Kids are getting smarter, faster

Not so long ago I received an email whose intent was to garner some sort of appreciation for my parent’s generation. It contained a list of various activities that we ‘kids these days’ don’t have an appreciation for: having to post letters by way of snail mail, playing outside due to a lack of TV options or video games to play, not having access to mobile phones, and so on. While some of the items listed were certainly before my generation’s time, a lot of the mentioned moaning points were also applicable to my generation.

In fact, my time during compulsory education was fascinating because of how it cusped on the more traditional approaches to teaching and the popularisation of mainstream technology (such as computers and the rise of the internet). The internet was slow and still considered a ‘for your information’ starting point (and that was only when it arrived in high schools), more-so than a credible source of information that was able to be referenced in an assignment. But the times, they have a-changed.

The new education syllabus that was guinea pigged on my senior high school years is now mainstream, educational terminology and understandings have changed, we no longer sing ‘God Save the Queen’ (yes, seriously) anywhere and technology has allowed new and, more importantly, interesting ways to capture the attention of wandering young minds. Children are having access to computers from a young age and the internet, though still somewhat feared and revered, is being finally acknowledged as a source of credible information.

But forget the educational part of things for a moment; I’m more interested in the potential for kids to practically apply their imagination today. When I was 13, my friends and I fantasised about building rafts and pedal-powered tanks, complete with peg-gun armaments; nowadays, kids are brainstorming and coming up with practical ways to be superheroes. Take Hibiki Kono as an example (as featured in this story on the front page of PopSci). He loves Spider-Man; so instead of going out and buying some trashy cash-in costume from a department store, he constructs a device that allows him to scale walls.

The possibilities of the practical application of an unbridled young imagination can only get better as younger generations are exposed to increasingly improving technology. With such an idea as Hibiki Kono’s, a child can jump online and Google possible practical ways to bring their imagination to life (and that’s only one option). While my parents regularly lament over future generations who are obsessed with movies, TV shows and video games, I see the possibilities of forward-thinking young minds that have yet to be stifled by social conventions that constantly reaffirm the pursuit of comfort, safe thinking and that which is accepted as a practical pursuit.

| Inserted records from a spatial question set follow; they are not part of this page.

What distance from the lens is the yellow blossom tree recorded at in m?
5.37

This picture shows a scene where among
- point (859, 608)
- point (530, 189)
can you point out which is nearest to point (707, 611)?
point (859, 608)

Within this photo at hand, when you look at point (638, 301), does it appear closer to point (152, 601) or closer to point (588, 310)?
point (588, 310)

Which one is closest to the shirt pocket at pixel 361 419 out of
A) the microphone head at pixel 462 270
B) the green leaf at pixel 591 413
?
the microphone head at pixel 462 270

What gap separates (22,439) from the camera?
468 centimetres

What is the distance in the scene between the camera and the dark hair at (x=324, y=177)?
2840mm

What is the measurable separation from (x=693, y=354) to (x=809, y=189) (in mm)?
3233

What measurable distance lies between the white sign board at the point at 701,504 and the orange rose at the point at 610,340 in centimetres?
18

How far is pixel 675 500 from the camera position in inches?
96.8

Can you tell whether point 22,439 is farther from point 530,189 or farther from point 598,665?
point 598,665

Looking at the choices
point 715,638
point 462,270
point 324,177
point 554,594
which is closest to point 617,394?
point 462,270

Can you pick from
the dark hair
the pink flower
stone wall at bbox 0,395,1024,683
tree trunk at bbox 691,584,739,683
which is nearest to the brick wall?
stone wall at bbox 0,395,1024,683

Conformity doesn’t excite me, but empowering young minds to start thinking outside of the box at an early age does. We’re not just raising tomorrow’s innovators, today; we’re seeing tomorrow’s innovators innovate, today.

Comments

4 Responses to “Kids are getting smarter, faster”
  1. Muffin says:

    At my highschool, they made us sing ‘God Save the Queen’. Every week. Then again…it was a fairly pretentious school. No wonder I hated it there. Anyway…

    It irritates me that a lot of those emails go around, or how you hear a lot of older generations grumbling about how it was when they were young compared to now. Society and culture changes. It’s inevitable - surely their parents and grandparents had a totally different lifestyle growing up as well - that’s no grounds for judgment.

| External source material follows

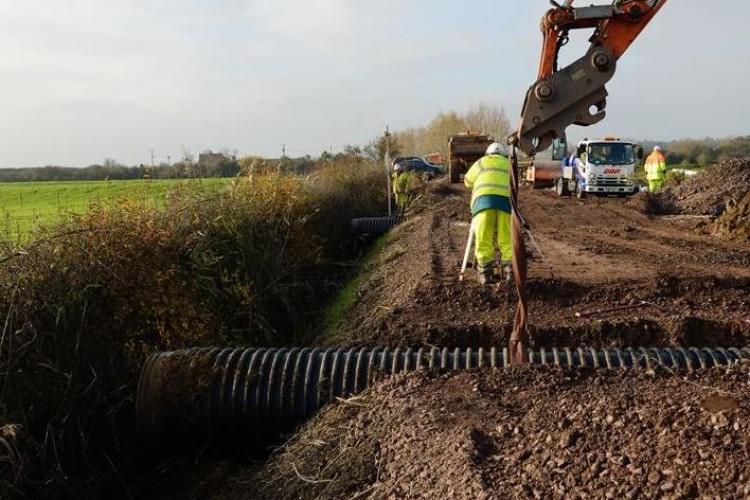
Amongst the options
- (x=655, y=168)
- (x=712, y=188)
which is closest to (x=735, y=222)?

    It’s pretty awesome that kids these days now have the resources and the capability to realise their dreams like little Spiderman up there. Sure, when we were kids we just had to pretend we were flying or sailing or whatever, and that was a great exercise of the imagination, but just because these kids don’t have to pretend those things anymore doesn’t inhibit the growth of their imagination. I think it just pushes it further in new directions, because now they are able to fathom ideas that wouldn’t have even occurred to us at that age.

  2. Dude from Sydney says:

    Awesome. I love the internet. If you are about to say ‘is that it Dude, that’s what you take away from this’ I say to you ‘Yes, that and that if i want to keep my job i have to kill all the children. all of them’

    Stupid kids with their music and their games.

    But in seriousness i heard recently that the agregate IQ of the world is only just getting to the point it was at before the Dark Ages in Europe and the Mongolian Purges of the East. Think on that for a second. Kids are scientifically verifiably more brilliant than their parents, and the internet is giving force feeding them knowledge on a daily basis. I love it.

    Something else I am looking forward to is the day when intelligence is something which is lauded and not hidden away until you turn 25 and realise ‘hang on, I enjoy thinking immensely!’. Damn the future is a fascinating place that i would love to visit but, like Europe, i have to save up and enjoy it when i am a retiree.

  3. @ Muffin - I think you’re onto something there. It stands to reason that parents pave the way for their children, so the developments of their generation that younger generations reap the benefits of are all par for the course! I think it would be scarier if, say, my generation sends an email around to much younger generations saying ‘back in my day we had it exactly the same’.

    @ Dude from Sydney - I wasn’t aware about the IQ thing; that’s rather fascinating. One of the problems I have with the education system that I went through is that it seemed so poorly suited to a lot of people (myself included). I really didn’t care about much of what I was learning because it wasn’t capturing my attention… of course, back in those lovely teenage self-esteem days, I wasn’t fully aware of that.

  4. newb scientist says:

    speaking from personal experience, i concur with the above article.